Misinformation has become a key focus for every digital platform, and this week, TikTok has announced a new initiative to help improve digital literacy, and stop the spread of misleading reports within its app.
Called #FactCheckYourFeed, the new campaign aims to help equip TikTok users with the skills they need to “critically engage with content, navigate our platform safely and guard themselves against potential harms.”

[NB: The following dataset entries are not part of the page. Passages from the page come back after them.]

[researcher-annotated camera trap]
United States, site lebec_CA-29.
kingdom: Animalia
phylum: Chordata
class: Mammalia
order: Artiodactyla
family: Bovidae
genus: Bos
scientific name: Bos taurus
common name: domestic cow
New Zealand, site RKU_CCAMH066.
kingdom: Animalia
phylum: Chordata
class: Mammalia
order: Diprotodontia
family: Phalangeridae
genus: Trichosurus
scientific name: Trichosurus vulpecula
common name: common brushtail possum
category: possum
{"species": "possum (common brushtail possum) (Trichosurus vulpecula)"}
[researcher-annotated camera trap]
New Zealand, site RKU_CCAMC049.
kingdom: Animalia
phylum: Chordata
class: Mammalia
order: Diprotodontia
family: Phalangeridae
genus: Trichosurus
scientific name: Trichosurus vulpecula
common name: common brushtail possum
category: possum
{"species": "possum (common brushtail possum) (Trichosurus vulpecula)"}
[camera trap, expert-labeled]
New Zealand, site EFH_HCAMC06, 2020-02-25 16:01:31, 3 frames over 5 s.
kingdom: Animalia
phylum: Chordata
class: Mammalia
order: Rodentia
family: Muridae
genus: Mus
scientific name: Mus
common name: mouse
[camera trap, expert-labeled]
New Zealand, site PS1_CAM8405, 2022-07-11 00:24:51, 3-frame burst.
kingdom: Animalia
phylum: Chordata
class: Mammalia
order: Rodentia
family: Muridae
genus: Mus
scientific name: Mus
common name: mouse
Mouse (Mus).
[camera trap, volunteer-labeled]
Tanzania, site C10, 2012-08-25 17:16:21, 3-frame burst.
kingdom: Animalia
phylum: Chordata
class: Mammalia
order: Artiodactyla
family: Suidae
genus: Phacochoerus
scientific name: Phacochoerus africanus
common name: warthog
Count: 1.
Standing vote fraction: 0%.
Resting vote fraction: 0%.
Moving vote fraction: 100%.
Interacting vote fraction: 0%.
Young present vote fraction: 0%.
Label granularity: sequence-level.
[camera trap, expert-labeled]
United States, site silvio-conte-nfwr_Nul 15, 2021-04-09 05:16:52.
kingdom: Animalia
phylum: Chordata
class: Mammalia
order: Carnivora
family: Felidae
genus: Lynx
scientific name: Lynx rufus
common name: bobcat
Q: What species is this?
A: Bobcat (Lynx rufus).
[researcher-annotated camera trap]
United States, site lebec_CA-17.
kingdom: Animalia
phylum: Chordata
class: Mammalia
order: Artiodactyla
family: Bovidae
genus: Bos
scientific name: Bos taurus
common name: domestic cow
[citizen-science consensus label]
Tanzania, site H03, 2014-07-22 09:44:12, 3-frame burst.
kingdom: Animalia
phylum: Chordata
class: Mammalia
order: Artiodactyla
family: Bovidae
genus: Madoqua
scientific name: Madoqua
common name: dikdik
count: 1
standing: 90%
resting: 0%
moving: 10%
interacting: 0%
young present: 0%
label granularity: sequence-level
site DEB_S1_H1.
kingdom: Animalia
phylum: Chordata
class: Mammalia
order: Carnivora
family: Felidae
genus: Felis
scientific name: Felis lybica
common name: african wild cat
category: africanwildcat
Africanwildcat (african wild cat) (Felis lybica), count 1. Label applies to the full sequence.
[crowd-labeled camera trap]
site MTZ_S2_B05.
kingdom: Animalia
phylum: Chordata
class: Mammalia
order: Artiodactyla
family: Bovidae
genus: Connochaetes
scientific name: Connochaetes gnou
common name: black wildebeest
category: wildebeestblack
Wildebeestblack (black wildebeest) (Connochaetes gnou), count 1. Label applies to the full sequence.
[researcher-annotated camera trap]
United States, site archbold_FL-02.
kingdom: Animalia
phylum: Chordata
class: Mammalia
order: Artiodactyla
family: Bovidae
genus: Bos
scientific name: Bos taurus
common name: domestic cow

As you can see in this example, the new initiative will use TikTok clips from a range of creators and public figures to outline key lessons in how to detect and avoid misleading info online, all presented in TikTok’s unique style.
As explained by TikTok:
“We take the responsibility to help educate our users seriously, which means making sure that everyone has access to good, accurate information whenever they need it. To achieve this, it’s important that our users are able to correctly identify what they are watching and to know if they are being given potentially inaccurate or harmful information.”
Digital literacy is now a critical consideration for social media platforms specifically, with around 71% of people now getting at least some of their news input from social media apps. That makes all social platforms key news sources, and with the real-time, public nature of social feeds, that also lends the medium to misinformation campaigns, and targeted pushes aimed to influence public action based on variable agendas.
And while TikTok is not considered a key source of such efforts, it is being targeted by misinformation and disinformation groups.
As per the platform’s most recent transparency report, TikTok removed over 340,000 videos in the US in the second half of last year for breaking its rules around election misinformation, while it’s also being used to spread propaganda and politically-focused content in various regions.
In some ways, TikTok may actually be even more important for such efforts, given its popularity among younger audiences. If TikTok can play a role in providing such education to younger user groups, that can help to increase awareness moving forward, which will better position people to view such content with a more critical eye in future.
I mean, really, we should be teaching digital literacy in schools as a matter of course – as is now done in Finland – given the significance of its role in influencing political movements and voter activity around the polls.
But with that still seemingly a long way off, programs like this will have to do, and it’s good to see TikTok taking the initiative and looking to provide more guidance to users on the key things to watch for, while also communicating that to them in the ways they’re more comfortable with, and responsive to.
“Our ambition is for #FactCheckYourFeed to encourage our community to dig a little deeper and think a little wider. Developing these important skills will not only help people while online, but in their everyday lives.”
An important, and valuable, aim, which could have a range of flow-on benefits.